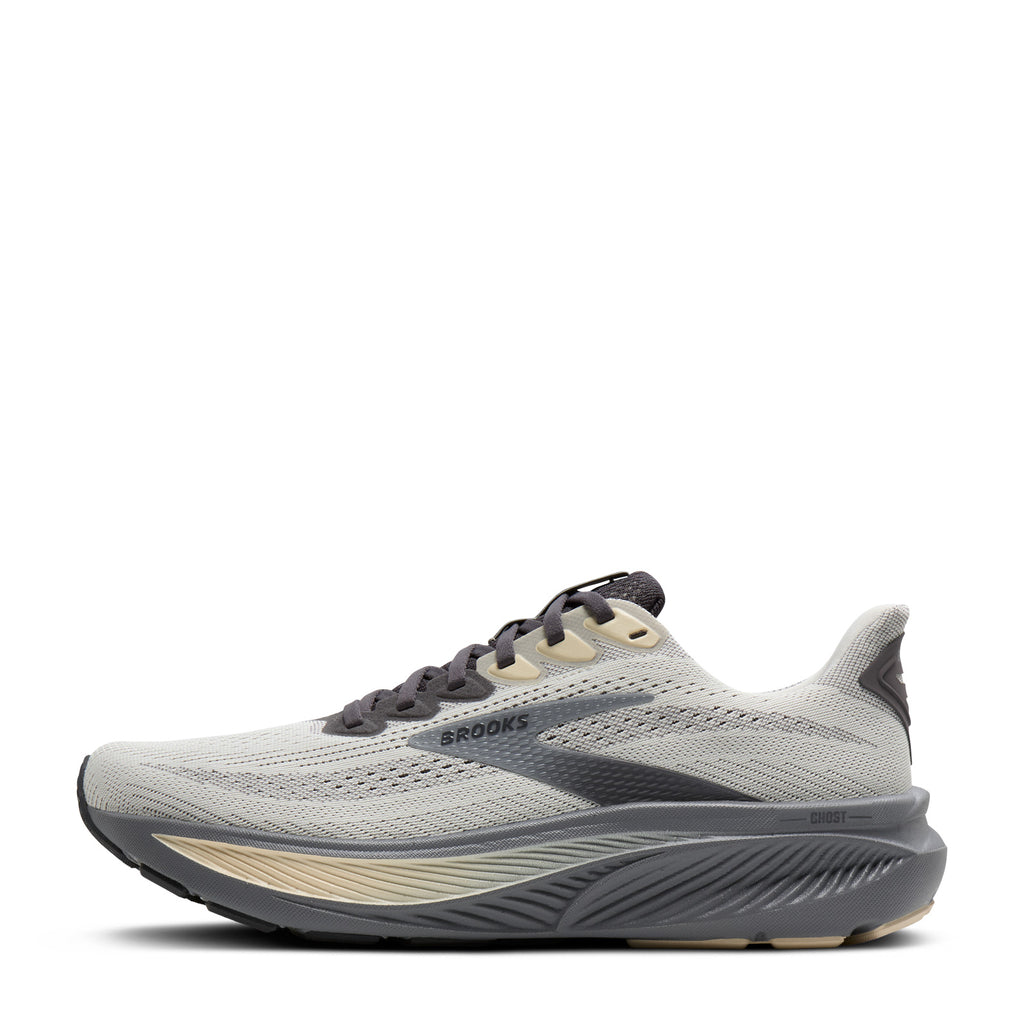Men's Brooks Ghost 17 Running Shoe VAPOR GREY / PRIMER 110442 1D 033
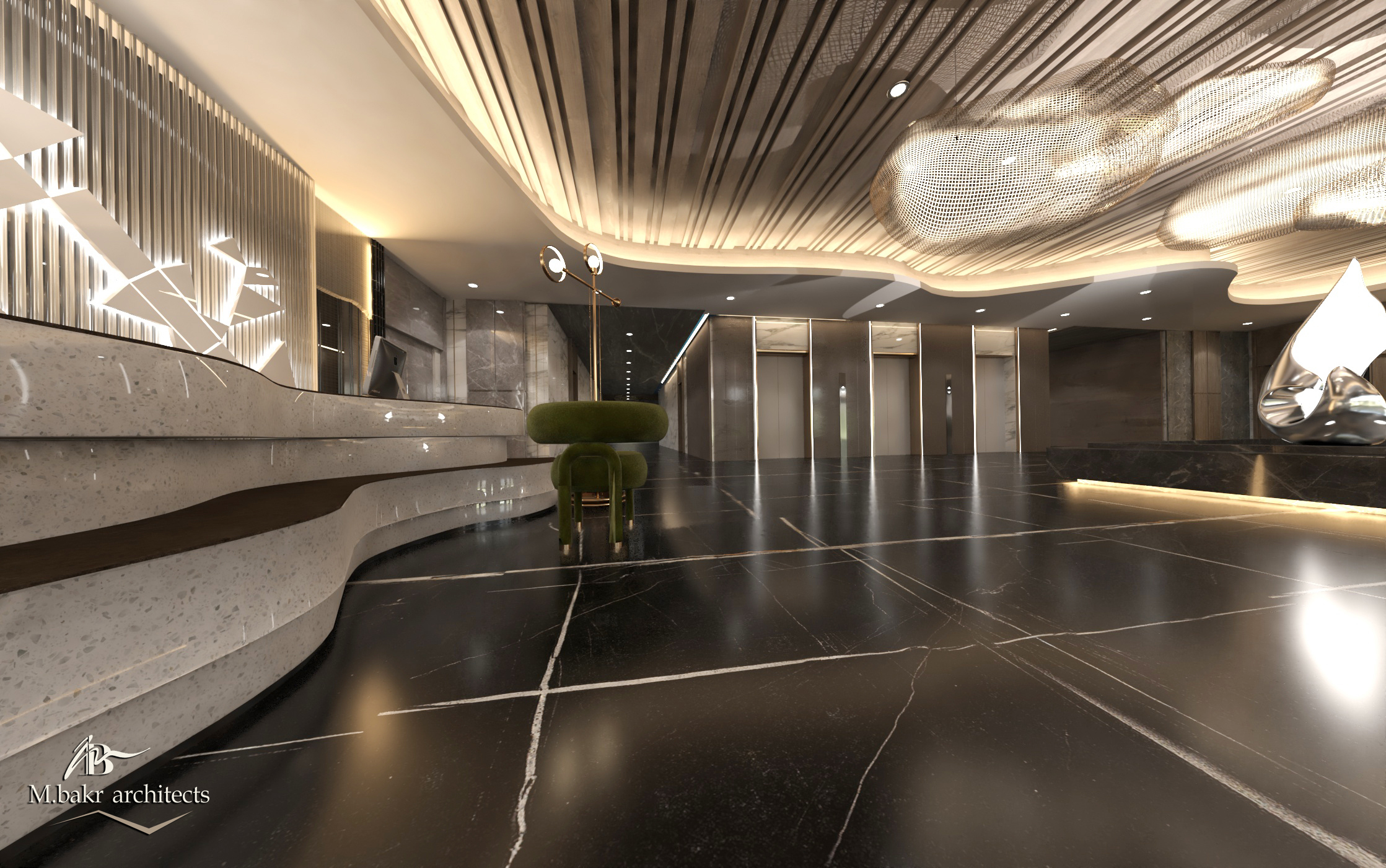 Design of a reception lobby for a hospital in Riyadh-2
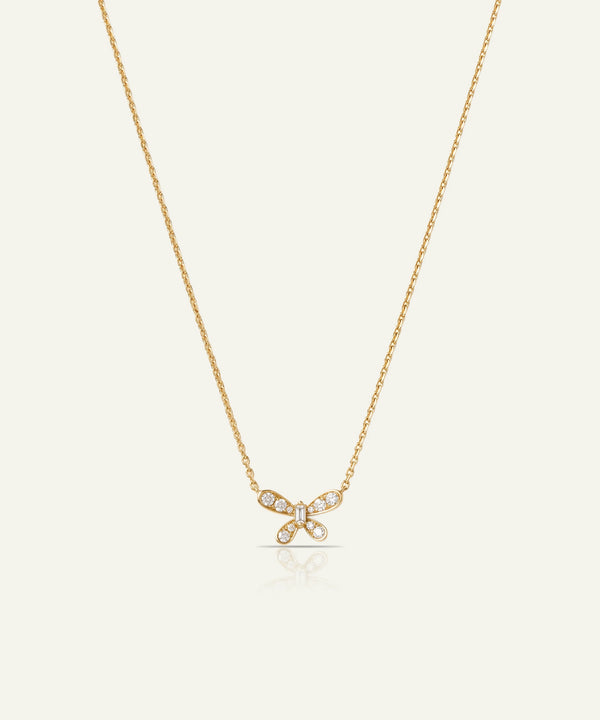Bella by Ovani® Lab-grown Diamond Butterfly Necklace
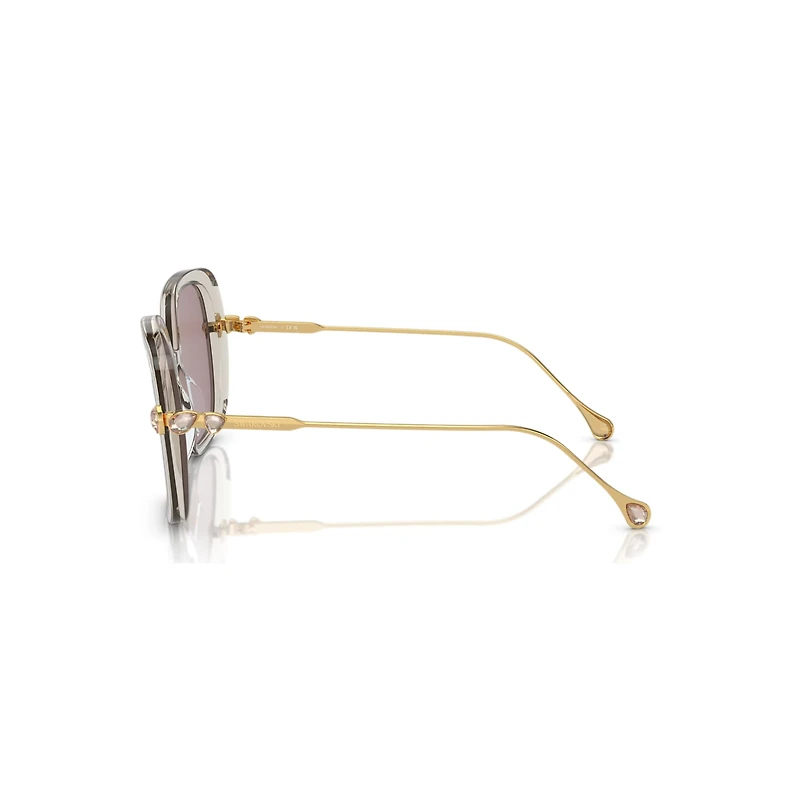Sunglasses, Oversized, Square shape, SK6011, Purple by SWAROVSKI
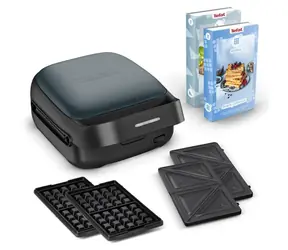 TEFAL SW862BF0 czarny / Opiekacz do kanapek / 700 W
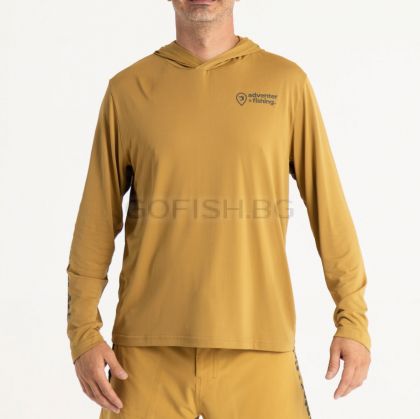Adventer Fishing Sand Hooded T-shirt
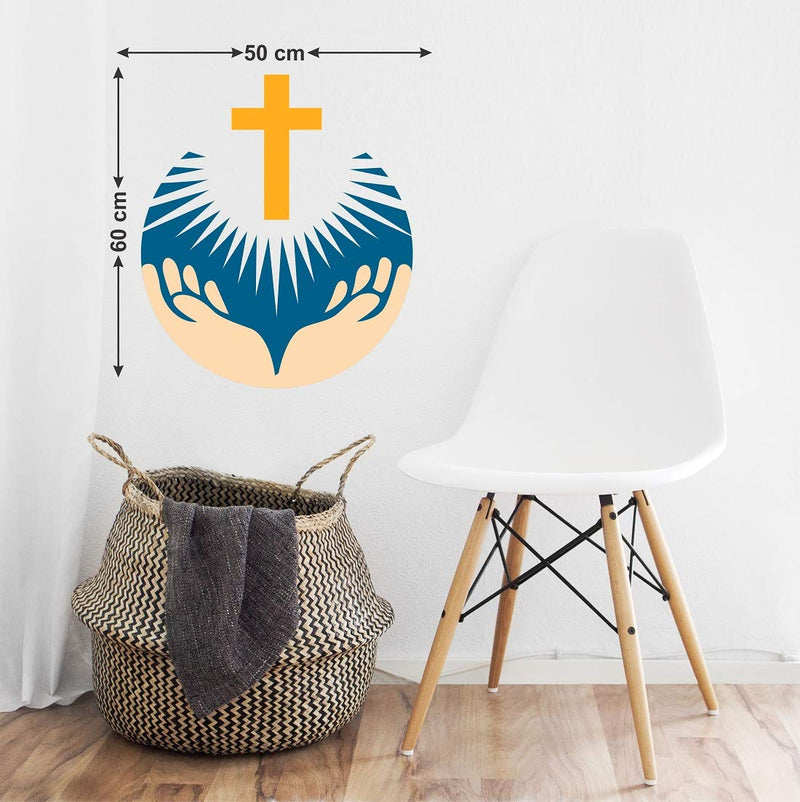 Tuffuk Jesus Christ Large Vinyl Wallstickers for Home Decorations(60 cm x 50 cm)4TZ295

================

### [Task directions]
Nothing but the lines from the one that holds "Design of a" through the end of the data should appear, written out exactly, without pictures.

### [Answer section]
 Design of a reception lobby for a hospital in Riyadh-2
Bella by Ovani® Lab-grown Diamond Butterfly Necklace
Sunglasses, Oversized, Square shape, SK6011, Purple by SWAROVSKI
 TEFAL SW862BF0 czarny / Opiekacz do kanapek / 700 W
Adventer Fishing Sand Hooded T-shirt
 Tuffuk Jesus Christ Large Vinyl Wallstickers for Home Decorations(60 cm x 50 cm)4TZ295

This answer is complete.